──────── Dataset records

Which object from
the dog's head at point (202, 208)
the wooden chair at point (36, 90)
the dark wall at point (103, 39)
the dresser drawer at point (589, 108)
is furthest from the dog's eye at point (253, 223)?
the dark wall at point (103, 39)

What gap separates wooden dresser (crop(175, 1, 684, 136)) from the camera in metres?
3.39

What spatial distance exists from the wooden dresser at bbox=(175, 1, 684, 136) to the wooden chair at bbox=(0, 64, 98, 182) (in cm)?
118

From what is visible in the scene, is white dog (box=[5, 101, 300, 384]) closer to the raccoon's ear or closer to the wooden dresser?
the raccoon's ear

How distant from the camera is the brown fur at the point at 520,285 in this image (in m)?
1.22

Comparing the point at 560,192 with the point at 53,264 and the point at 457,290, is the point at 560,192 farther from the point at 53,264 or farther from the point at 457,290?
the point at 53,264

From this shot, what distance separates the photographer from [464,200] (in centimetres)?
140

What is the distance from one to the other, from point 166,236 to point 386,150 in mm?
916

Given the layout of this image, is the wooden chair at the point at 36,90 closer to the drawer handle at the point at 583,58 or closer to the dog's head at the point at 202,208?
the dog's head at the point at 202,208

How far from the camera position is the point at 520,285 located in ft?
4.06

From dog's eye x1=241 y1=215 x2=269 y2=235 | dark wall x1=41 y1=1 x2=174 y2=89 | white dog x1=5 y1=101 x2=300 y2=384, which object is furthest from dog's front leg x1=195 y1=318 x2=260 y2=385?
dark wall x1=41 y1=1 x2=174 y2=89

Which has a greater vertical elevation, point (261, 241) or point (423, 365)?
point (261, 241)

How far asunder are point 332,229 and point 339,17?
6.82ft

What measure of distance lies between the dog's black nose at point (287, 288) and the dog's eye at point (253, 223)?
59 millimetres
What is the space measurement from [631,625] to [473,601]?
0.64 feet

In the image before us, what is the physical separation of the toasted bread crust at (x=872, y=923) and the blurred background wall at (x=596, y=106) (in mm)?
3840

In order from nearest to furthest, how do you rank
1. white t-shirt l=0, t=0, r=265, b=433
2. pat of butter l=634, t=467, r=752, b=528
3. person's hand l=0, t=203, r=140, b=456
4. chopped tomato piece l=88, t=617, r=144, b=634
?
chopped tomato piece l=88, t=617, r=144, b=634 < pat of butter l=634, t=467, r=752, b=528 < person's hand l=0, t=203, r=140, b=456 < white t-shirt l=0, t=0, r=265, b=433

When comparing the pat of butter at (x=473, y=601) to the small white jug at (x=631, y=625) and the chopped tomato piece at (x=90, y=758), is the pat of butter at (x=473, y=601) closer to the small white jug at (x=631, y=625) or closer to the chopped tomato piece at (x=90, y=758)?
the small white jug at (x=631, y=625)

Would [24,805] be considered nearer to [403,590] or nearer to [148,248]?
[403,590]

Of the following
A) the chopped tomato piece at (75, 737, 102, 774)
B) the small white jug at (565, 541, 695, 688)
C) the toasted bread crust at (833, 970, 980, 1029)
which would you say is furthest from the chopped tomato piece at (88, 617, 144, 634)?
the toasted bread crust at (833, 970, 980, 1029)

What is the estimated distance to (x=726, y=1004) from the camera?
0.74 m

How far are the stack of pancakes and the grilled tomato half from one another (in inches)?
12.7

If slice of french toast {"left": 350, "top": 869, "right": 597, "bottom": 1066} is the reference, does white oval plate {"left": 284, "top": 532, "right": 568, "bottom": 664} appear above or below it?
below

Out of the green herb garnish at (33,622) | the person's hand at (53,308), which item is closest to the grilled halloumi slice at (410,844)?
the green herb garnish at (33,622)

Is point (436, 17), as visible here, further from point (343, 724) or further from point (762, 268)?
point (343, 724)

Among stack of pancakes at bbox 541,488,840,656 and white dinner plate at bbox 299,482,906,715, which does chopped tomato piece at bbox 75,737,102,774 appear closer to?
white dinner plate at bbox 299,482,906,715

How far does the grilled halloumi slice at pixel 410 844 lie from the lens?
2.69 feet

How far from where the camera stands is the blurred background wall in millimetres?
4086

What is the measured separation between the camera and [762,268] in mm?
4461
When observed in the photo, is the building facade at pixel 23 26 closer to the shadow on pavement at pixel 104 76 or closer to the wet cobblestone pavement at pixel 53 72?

────────────────

Given request -
The records above should be repeated in full, exactly as given.

Complete answer -
Which object from
the dog's head at point (202, 208)
the wooden chair at point (36, 90)
the dark wall at point (103, 39)
the dresser drawer at point (589, 108)
is furthest from the dog's eye at point (253, 223)?
the dark wall at point (103, 39)

What gap separates wooden dresser (crop(175, 1, 684, 136)) from the camera in metres?
3.39

What spatial distance exists from the wooden dresser at bbox=(175, 1, 684, 136) to the wooden chair at bbox=(0, 64, 98, 182) (in cm)?
118

From what is visible in the scene, is white dog (box=[5, 101, 300, 384]) closer to the raccoon's ear or closer to the wooden dresser?
the raccoon's ear

How distant from the camera is the brown fur at the point at 520,285 in this image (in m)?
1.22

Comparing the point at 560,192 with the point at 53,264 and the point at 457,290, is the point at 560,192 farther from the point at 53,264 or farther from the point at 457,290?
the point at 53,264

From this shot, what distance separates the photographer from [464,200] (in centimetres)?
140

What is the distance from one to the other, from point 166,236 to point 386,150 in mm?
916

Given the layout of this image, is the wooden chair at the point at 36,90 closer to the drawer handle at the point at 583,58 or closer to the dog's head at the point at 202,208?
the dog's head at the point at 202,208

How far from the camera position is the point at 520,285 located in ft?
4.06

From dog's eye x1=241 y1=215 x2=269 y2=235 | dark wall x1=41 y1=1 x2=174 y2=89 | white dog x1=5 y1=101 x2=300 y2=384, which object is furthest from dog's front leg x1=195 y1=318 x2=260 y2=385?
dark wall x1=41 y1=1 x2=174 y2=89

Which has a greater vertical elevation, point (261, 241) or point (423, 365)?
point (261, 241)

How far asunder are point 332,229 and point 339,17?
6.82ft

What measure of distance lies between the dog's black nose at point (287, 288) and the dog's eye at point (253, 223)?
59 millimetres
What is the space measurement from [631,625] to [473,601]?
0.64 feet

In the image before us, what is the physical separation of the toasted bread crust at (x=872, y=923) and the blurred background wall at (x=596, y=106) (in mm)?
3840

In order from nearest to furthest, how do you rank
1. white t-shirt l=0, t=0, r=265, b=433
2. pat of butter l=634, t=467, r=752, b=528
3. person's hand l=0, t=203, r=140, b=456
4. chopped tomato piece l=88, t=617, r=144, b=634
?
chopped tomato piece l=88, t=617, r=144, b=634 < pat of butter l=634, t=467, r=752, b=528 < person's hand l=0, t=203, r=140, b=456 < white t-shirt l=0, t=0, r=265, b=433

When comparing the pat of butter at (x=473, y=601) to the small white jug at (x=631, y=625) and the chopped tomato piece at (x=90, y=758), is the pat of butter at (x=473, y=601) closer to the small white jug at (x=631, y=625) or closer to the chopped tomato piece at (x=90, y=758)?
the small white jug at (x=631, y=625)

Would [24,805] be considered nearer to [403,590] or nearer to [148,248]?
[403,590]

Of the following
A) the chopped tomato piece at (75, 737, 102, 774)
B) the small white jug at (565, 541, 695, 688)
C) the toasted bread crust at (833, 970, 980, 1029)
which would you say is furthest from the chopped tomato piece at (88, 617, 144, 634)?
the toasted bread crust at (833, 970, 980, 1029)

What is the estimated distance to (x=726, y=1004) from the camera?
0.74 m

How far are the stack of pancakes and the grilled tomato half from one another (in inches)?
12.7

If slice of french toast {"left": 350, "top": 869, "right": 597, "bottom": 1066} is the reference, does white oval plate {"left": 284, "top": 532, "right": 568, "bottom": 664} appear above or below it?
below

Out of the green herb garnish at (33,622) | the person's hand at (53,308), which item is closest to the grilled halloumi slice at (410,844)?
the green herb garnish at (33,622)

Is point (436, 17), as visible here, further from point (343, 724) or further from point (762, 268)?
point (343, 724)

Among stack of pancakes at bbox 541,488,840,656 and white dinner plate at bbox 299,482,906,715, which does chopped tomato piece at bbox 75,737,102,774 appear closer to?
white dinner plate at bbox 299,482,906,715

How far does the grilled halloumi slice at pixel 410 844 lie from the lens?
2.69 feet

How far from where the camera stands is the blurred background wall in millimetres?
4086

What is the measured separation between the camera and [762,268] in mm?
4461
When observed in the photo, is the building facade at pixel 23 26 closer to the shadow on pavement at pixel 104 76 or closer to the wet cobblestone pavement at pixel 53 72?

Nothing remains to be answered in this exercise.